▶ [所示原文]
• LeetCode 290. Word Pattern


    Given a pattern and a string str, find if str follows the same pattern.

    Here follow means a full match, such that there is a bijection between a letter in pattern and a non-empty word in str.

    Examples:

    1. pattern = "abba", str = "dog cat cat dog" should return true.
    2. pattern = "abba", str = "dog cat cat fish" should return false.
    3. pattern = "aaaa", str = "dog cat cat dog" should return false.
    4. pattern = "abba", str = "dog dog dog dog" should return false.

    Notes:
    You may assume pattern contains only lowercase letters, and str contains lowercase letters separated by a single space.

    题意:给定一个模式pattern和一个字符串,判断该字符串是否跟pattern的形式一样。
    例:
    pattern = "abba", str = "dog cat cat dog" return true.
    pattern = "abba", str = "dog cat cat fish" return false.
    pattern = "aaaa", str = "dog cat cat dog" return false.
    pattern = "abba", str = "dog dog dog dog" return false.
    note:
    假设pattern中只包含小写字母,字符串str是由空格分割的多个单词组成,且单词也都为小写字母。

    思路:使用hashmap
    调用put方法时,如果已经存在一个相同的key, 则返回的是前一个key对应的value;如果是新的一个key,则返回的是null

    public boolean wordPattern(String pattern, String str) {
            String[] words = str.split(" ");
            if(words.length != pattern.length())
                return false;
            Map map = new HashMap();
            for(Integer i = 0; i < pattern.length(); i++){
                if(map.put(pattern.charAt(i), i) != map.put(words[i], i))//hashmap中, 键可以是任意类型的对象
                    return false;
            }
            return true;
        }

    思路2:把pattern中的每个字符作为key,str中的每个单词作为value

    建立pattern中每个字符和str中每个单词的映射关系,且是一对一的映射关系,不能两个key对应相同的value。

▶ [问题]
- a) 请列出该题解中所有应返回 false 的示例,写明每个示例的 pattern 和 str,重复出现的示例只列一次。
- b) 请根据该题解回答下列问题:
(i) 代码中 words 的长度与 pattern 的长度不相等时,返回什么?
(ii) 调用 put 方法时,如果是新的 key,返回什么?
(iii) 思路2 把 str 中的每个单词作为什么?
- c) 请把该题解中从“Here follow means a full”开始、到“a single space.”结束的部分原样复写出来。
这些条目取自另一来源。

(从某一集合中提取的数据)
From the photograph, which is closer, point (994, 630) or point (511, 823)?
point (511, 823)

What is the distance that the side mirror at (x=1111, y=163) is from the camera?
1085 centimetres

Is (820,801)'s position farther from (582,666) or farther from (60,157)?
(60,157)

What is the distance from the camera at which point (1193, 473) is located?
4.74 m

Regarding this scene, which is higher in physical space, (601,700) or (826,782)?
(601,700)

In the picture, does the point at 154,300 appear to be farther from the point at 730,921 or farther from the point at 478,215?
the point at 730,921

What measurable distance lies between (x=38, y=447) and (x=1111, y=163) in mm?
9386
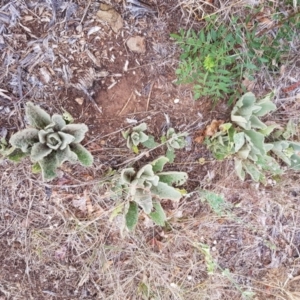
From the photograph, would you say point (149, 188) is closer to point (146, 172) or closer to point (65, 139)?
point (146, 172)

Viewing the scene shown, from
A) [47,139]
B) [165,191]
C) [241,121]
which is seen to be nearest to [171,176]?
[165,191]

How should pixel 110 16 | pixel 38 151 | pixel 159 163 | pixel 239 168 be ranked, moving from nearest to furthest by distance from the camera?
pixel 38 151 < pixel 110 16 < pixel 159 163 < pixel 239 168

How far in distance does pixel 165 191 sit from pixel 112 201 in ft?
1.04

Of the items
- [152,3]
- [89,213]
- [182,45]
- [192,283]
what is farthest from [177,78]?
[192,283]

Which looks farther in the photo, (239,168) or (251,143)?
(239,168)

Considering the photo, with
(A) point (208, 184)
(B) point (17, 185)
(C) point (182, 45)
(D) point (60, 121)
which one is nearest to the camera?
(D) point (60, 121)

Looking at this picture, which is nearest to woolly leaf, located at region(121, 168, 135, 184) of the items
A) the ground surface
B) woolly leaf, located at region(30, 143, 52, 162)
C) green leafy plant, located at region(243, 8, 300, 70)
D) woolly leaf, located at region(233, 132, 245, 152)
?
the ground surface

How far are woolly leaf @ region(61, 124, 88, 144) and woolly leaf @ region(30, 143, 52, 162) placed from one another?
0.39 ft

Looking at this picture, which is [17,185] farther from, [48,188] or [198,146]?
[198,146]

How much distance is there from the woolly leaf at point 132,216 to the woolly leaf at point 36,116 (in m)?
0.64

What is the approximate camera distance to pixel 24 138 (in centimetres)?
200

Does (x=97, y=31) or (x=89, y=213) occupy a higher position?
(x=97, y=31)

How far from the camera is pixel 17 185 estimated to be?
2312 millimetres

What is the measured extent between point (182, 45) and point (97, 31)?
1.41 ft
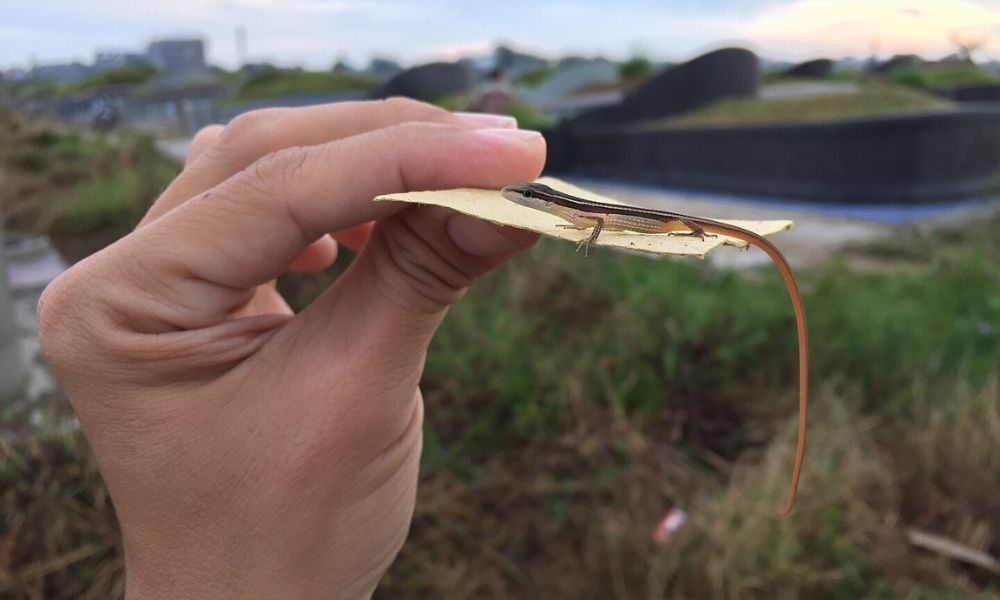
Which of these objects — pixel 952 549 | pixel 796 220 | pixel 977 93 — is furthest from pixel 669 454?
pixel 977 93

▶ [回答]
- a)
pattern = "abba",str = "dog cat cat fish"
pattern = "aaaa",str = "dog cat cat dog"
pattern = "abba",str = "dog dog dog dog"

- b)
(i) 返回 false。
(ii) 返回 null。
(iii) 作为 value。

- c)
Here follow means a full match, such that there is a bijection between a letter in pattern and a non-empty word in str.

    Examples:

    1. pattern = "abba", str = "dog cat cat dog" should return true.
    2. pattern = "abba", str = "dog cat cat fish" should return false.
    3. pattern = "aaaa", str = "dog cat cat dog" should return false.
    4. pattern = "abba", str = "dog dog dog dog" should return false.

    Notes:
    You may assume pattern contains only lowercase letters, and str contains lowercase letters separated by a single space.